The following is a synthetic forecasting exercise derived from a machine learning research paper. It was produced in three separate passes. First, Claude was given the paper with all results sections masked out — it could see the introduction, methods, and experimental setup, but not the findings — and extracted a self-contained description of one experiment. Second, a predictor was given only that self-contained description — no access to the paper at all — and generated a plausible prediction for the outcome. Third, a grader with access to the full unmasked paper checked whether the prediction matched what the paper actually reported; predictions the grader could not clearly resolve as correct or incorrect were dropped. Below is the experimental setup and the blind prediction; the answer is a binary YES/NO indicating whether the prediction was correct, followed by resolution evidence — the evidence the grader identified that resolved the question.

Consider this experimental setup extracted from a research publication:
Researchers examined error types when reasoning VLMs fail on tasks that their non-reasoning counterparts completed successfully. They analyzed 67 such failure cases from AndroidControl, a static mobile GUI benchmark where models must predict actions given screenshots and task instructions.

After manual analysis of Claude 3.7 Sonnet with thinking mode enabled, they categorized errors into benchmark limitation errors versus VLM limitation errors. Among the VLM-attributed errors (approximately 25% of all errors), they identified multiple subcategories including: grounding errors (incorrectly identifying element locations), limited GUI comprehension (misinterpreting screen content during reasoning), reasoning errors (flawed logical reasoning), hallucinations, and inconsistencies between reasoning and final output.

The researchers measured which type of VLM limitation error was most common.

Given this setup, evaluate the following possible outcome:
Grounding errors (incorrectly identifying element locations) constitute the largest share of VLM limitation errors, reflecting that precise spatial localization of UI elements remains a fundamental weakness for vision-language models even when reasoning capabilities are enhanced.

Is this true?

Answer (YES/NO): NO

### WHAT THE EXERCISE ASKS
Retype the records exactly.

### SOLUTION
The following is a synthetic forecasting exercise derived from a machine learning research paper. It was produced in three separate passes. First, Claude was given the paper with all results sections masked out — it could see the introduction, methods, and experimental setup, but not the findings — and extracted a self-contained description of one experiment. Second, a predictor was given only that self-contained description — no access to the paper at all — and generated a plausible prediction for the outcome. Third, a grader with access to the full unmasked paper checked whether the prediction matched what the paper actually reported; predictions the grader could not clearly resolve as correct or incorrect were dropped. Below is the experimental setup and the blind prediction; the answer is a binary YES/NO indicating whether the prediction was correct, followed by resolution evidence — the evidence the grader identified that resolved the question.

Consider this experimental setup extracted from a research publication:
Researchers examined error types when reasoning VLMs fail on tasks that their non-reasoning counterparts completed successfully. They analyzed 67 such failure cases from AndroidControl, a static mobile GUI benchmark where models must predict actions given screenshots and task instructions.

After manual analysis of Claude 3.7 Sonnet with thinking mode enabled, they categorized errors into benchmark limitation errors versus VLM limitation errors. Among the VLM-attributed errors (approximately 25% of all errors), they identified multiple subcategories including: grounding errors (incorrectly identifying element locations), limited GUI comprehension (misinterpreting screen content during reasoning), reasoning errors (flawed logical reasoning), hallucinations, and inconsistencies between reasoning and final output.

The researchers measured which type of VLM limitation error was most common.

Given this setup, evaluate the following possible outcome:
Grounding errors (incorrectly identifying element locations) constitute the largest share of VLM limitation errors, reflecting that precise spatial localization of UI elements remains a fundamental weakness for vision-language models even when reasoning capabilities are enhanced.

Is this true?

Answer (YES/NO): NO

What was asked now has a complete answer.